Google's paid clicks -- the number of ad clicks or views on which the company recorded revenue -- rose 29% annually for the second quarter in a row. Paid clicks on Google sites rose an impressive 37% thanks to strong mobile search and YouTube ad growth; paid clicks for network sites were flat.
A shift toward mobile search and YouTube ads is still coming at the cost of lower ad prices: Cost per click fell 7%, courtesy of a 9% drop on Google sites and an 8% drop on network sites. But it only fell 1% sequentially, and the annual drop is better than the first quarter's 9% and the fourth quarter's 13%.
Restrained spending under CFO Ruth Porat remains the other big driver of Alphabet's strong financial performance. Adjusted operating expenses rose 15% annually, easily trailing revenue growth of 21%. And capital expenditures fell 16%, to $2.1 billion, which (along with revenue growth) helped free cash flow rise 53%, to $7 billion. Capex will probably start rising again soon, given Google's infrastructure needs, but for now it's a major tailwind.
"There's a story where basically the revenue went up, the expenses went down dramatically -- that was really really fabulous," said Jim Cramer, TheStreet's founder and manager of the Action Alerts PLUS portfolio, which owns Alphabet.
Google's strong ad growth wouldn't be possible if not for the investments it has made to make sure its search services remain a valuable utility to consumers in an app-dominated smartphone landscape. Those efforts include optimizing results based on location and device type, indexing the content of mobile apps and even (through its AMP initiative) improving the performance of third-party mobile web pages. Many of those efforts leverage Google's unmatched search data and machine learning algorithms; on the earnings call, Google chief Sundar Pichai said over 100 Google teams are using machine learning.

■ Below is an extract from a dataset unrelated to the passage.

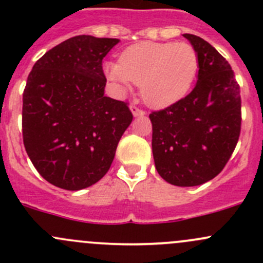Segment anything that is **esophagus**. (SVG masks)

The growth also wouldn't be possible without improvements made to Google's core AdWords search ad platform. Over the past year, the changes have included creating more effective shopping and travel ad formats, letting mobile users pay for advertised items on Google's site, supporting larger ad headlines and descriptions, allowing ads to be customized based on location and providing a better interface for marketers running AdWords campaigns.

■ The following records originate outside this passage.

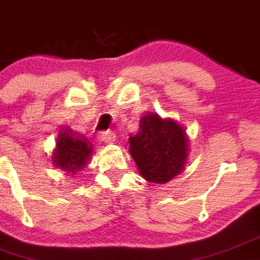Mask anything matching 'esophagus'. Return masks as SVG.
I'll return each instance as SVG.
<instances>
[{"instance_id": "esophagus-1", "label": "esophagus", "mask_w": 260, "mask_h": 260, "mask_svg": "<svg viewBox=\"0 0 260 260\" xmlns=\"http://www.w3.org/2000/svg\"><path fill=\"white\" fill-rule=\"evenodd\" d=\"M102 139H103V141L107 142V144H114L116 140V135L113 131H104V133L102 134Z\"/></svg>"}]
</instances>
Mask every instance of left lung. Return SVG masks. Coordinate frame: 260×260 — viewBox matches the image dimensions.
Wrapping results in <instances>:
<instances>
[{"mask_svg": "<svg viewBox=\"0 0 260 260\" xmlns=\"http://www.w3.org/2000/svg\"><path fill=\"white\" fill-rule=\"evenodd\" d=\"M129 151L146 180L163 184L184 171L189 151L185 129L172 119L147 113L140 131L129 138Z\"/></svg>", "mask_w": 260, "mask_h": 260, "instance_id": "left-lung-1", "label": "left lung"}]
</instances>
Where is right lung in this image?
<instances>
[{
    "label": "right lung",
    "mask_w": 260,
    "mask_h": 260,
    "mask_svg": "<svg viewBox=\"0 0 260 260\" xmlns=\"http://www.w3.org/2000/svg\"><path fill=\"white\" fill-rule=\"evenodd\" d=\"M93 146L88 139L72 131L70 127H61L57 136L56 147L52 152V165L62 169L66 174L74 176L82 169L91 158Z\"/></svg>",
    "instance_id": "1"
}]
</instances>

One weak spot in the second-quarter report: Traffic acquisition costs rose as a percentage of revenue for both Google sites and network ad sales. That was attributed to mobile search growth -- Google is believed to make considerable payments to Apple (AAPL - Get Report) for the right to be the default search engine for Mobile Safari, and lesser payments to carriers and Android manufacturers -- and growing adoption of programmatic (automated) ad-buying platforms by advertisers.

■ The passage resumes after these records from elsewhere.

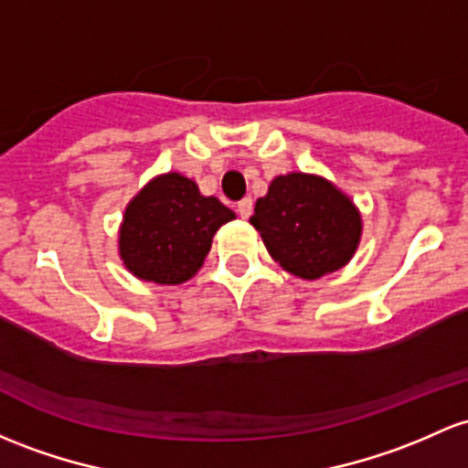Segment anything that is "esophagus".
<instances>
[{"mask_svg":"<svg viewBox=\"0 0 468 468\" xmlns=\"http://www.w3.org/2000/svg\"><path fill=\"white\" fill-rule=\"evenodd\" d=\"M238 213H239V218H249L250 213H253V199L250 197H244V199H239L238 202Z\"/></svg>","mask_w":468,"mask_h":468,"instance_id":"esophagus-1","label":"esophagus"}]
</instances>
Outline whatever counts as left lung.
I'll return each instance as SVG.
<instances>
[{"instance_id":"left-lung-1","label":"left lung","mask_w":468,"mask_h":468,"mask_svg":"<svg viewBox=\"0 0 468 468\" xmlns=\"http://www.w3.org/2000/svg\"><path fill=\"white\" fill-rule=\"evenodd\" d=\"M250 224L260 230L271 258L302 280L342 269L362 233L351 199L326 179L304 173L275 177L266 197L255 204Z\"/></svg>"}]
</instances>
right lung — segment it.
Returning a JSON list of instances; mask_svg holds the SVG:
<instances>
[{"label": "right lung", "instance_id": "obj_1", "mask_svg": "<svg viewBox=\"0 0 468 468\" xmlns=\"http://www.w3.org/2000/svg\"><path fill=\"white\" fill-rule=\"evenodd\" d=\"M235 219L218 197H204L193 179L168 173L128 204L120 230L126 269L155 284H182L197 273L218 229Z\"/></svg>", "mask_w": 468, "mask_h": 468}]
</instances>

Also, Alphabet's "Other Bets" reporting segment, which covers businesses such as Google Fiber, the Nest/Dropcam smart home unit, the Calico anti-aging drug unit, and Alphabet's self-driving car efforts, reported an $859 million operating loss, up 30% annually. Revenue, much of which is believed to come from Nest/Dropcam, rose 150%, but still only amounted to $185 million.
But for now, markets are willing to give Alphabet a pass for the losses incurred by Other Bets' long-term projects. At least while Google's core business keeps defying the law of large numbers and making mobile monetization fears look quite misplaced.
On Friday morning, Alphabet shares were trading up 3.9% to $795.64.